Sunday, January 5, 2014

To See Again

Jay Freireich overcame tremendous personal adversity as a child and young man, and then went on to face one of the most horrific nightmares faced by children: leukemia.  Because of Freireich’s work, over 90% of children who combat leukemia win.  You can hear a bit about him by watching this video.

Bart, son of Tim, didn’t begin his life blind (Mark 10:46-52).  We don’t know what happened to him, except that when we discover him, he has been blind for some time, and has resorted to begging somewhere near the entrance to Jericho.  We do know a little bit about how people interpreted blindness in the first century, however.  Popular belief held that God was intimately involved in every detail of a person’s life as a causal agent.  In other words, if Bart went blind, God not only knew about it – God caused it.  And, the thinking continues, since God is just, Bart must have done something to deserve such a horrible fate.  Bart sinned; God punished.  The people believed it, and after awhile, I think Bart probably believed it, too.

=====

GIVEN REQUEST A — Can you output, word for word, the part of the post above starting with "To See Again" and going on through "watching this video."?

=====

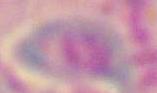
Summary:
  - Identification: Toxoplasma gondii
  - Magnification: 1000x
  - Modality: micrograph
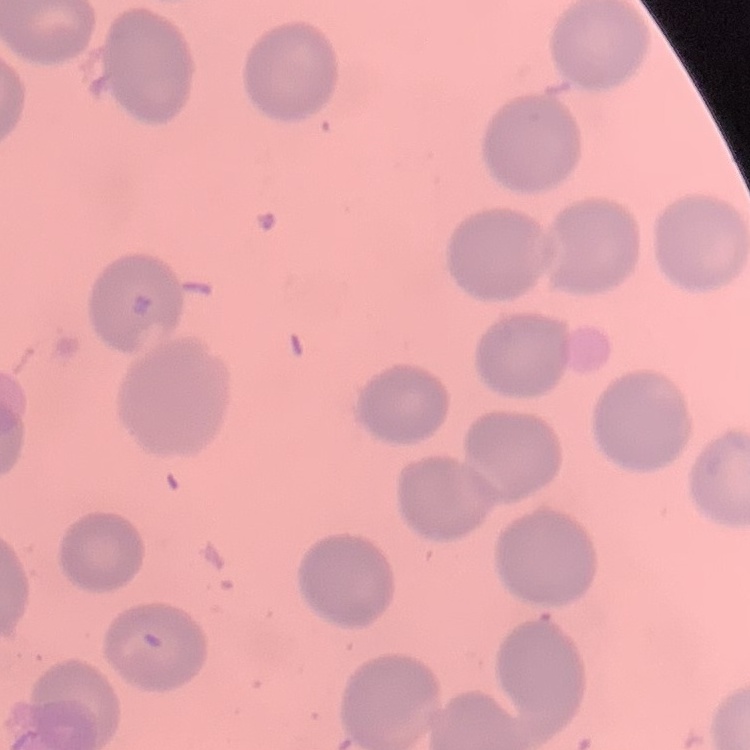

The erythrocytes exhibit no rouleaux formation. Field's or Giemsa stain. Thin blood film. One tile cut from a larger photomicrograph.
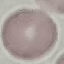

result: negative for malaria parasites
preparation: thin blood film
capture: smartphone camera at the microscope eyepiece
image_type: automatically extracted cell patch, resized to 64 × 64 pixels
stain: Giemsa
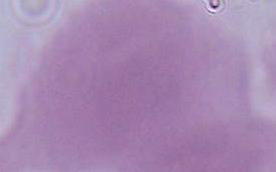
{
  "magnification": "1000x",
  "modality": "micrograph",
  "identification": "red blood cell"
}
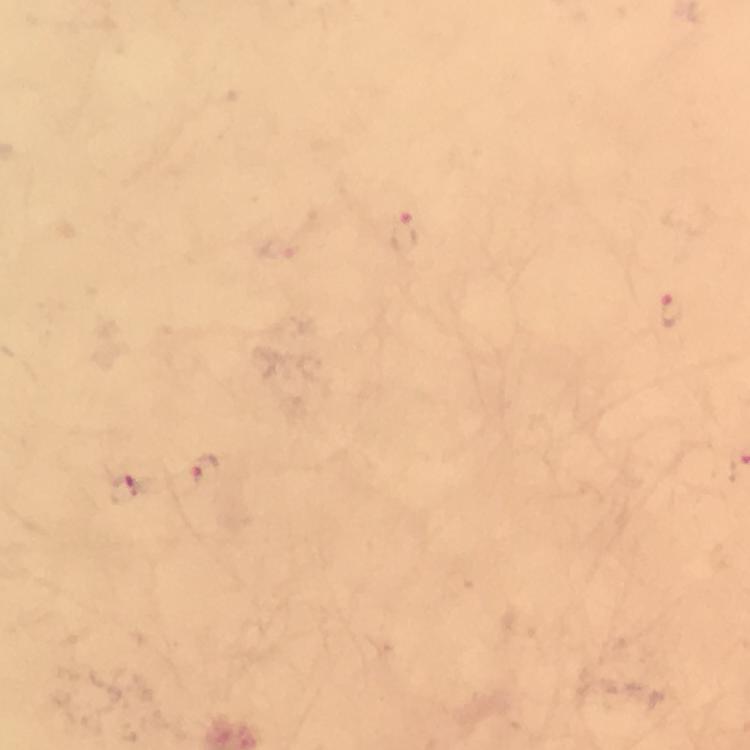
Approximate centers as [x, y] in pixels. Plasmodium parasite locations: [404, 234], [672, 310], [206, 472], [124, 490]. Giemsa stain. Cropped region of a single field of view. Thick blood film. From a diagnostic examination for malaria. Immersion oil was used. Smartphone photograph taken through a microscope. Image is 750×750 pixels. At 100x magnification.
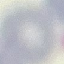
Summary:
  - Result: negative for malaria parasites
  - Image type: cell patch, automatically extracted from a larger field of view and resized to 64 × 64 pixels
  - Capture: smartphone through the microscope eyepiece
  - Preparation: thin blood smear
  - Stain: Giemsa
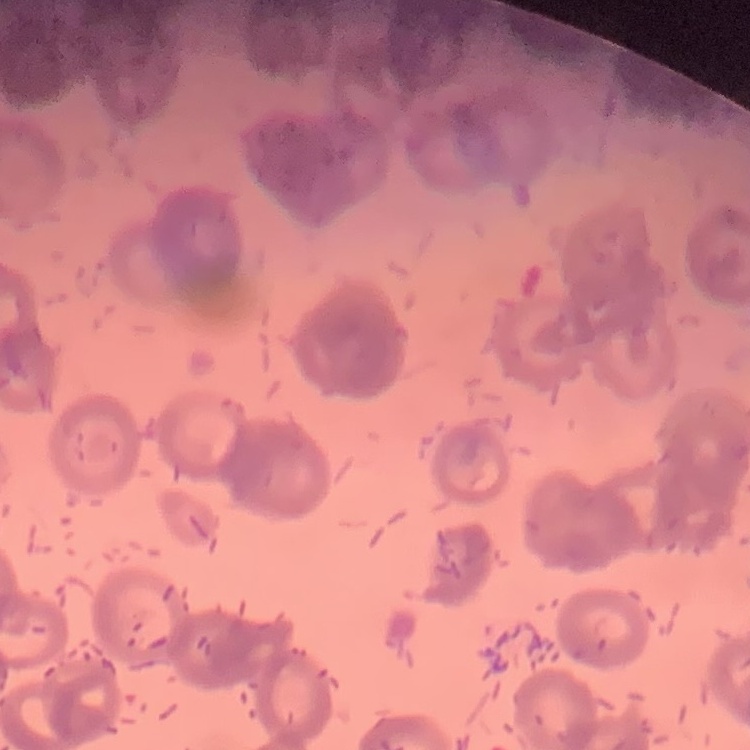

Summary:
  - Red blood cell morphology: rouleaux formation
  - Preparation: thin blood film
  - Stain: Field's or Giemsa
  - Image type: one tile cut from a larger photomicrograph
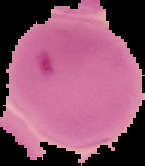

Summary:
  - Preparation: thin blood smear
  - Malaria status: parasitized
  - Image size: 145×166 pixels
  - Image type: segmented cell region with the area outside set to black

=====

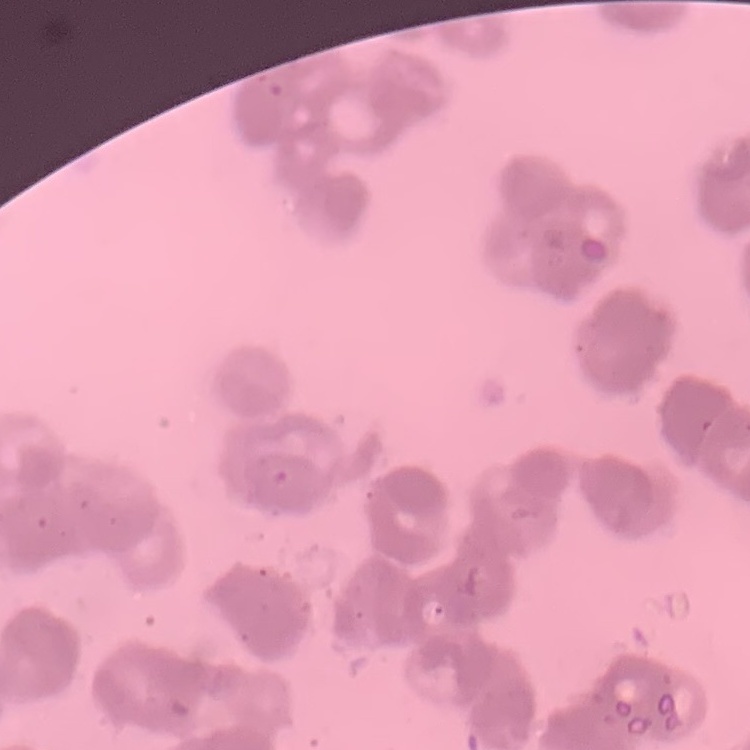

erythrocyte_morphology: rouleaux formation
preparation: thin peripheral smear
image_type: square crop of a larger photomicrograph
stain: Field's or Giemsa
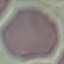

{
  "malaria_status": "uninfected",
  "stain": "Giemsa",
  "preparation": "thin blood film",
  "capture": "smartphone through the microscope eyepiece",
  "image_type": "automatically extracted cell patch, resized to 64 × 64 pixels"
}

=====

GIVEN REQUEST B — If you tally the lines of the records that contain the string "automatically", with case counting, what number do you get? Give only the number.

TASK RESULT A —
To See Again

Jay Freireich overcame tremendous personal adversity as a child and young man, and then went on to face one of the most horrific nightmares faced by children: leukemia.  Because of Freireich’s work, over 90% of children who combat leukemia win.  You can hear a bit about him by watching this video.

TASK RESULT B — 3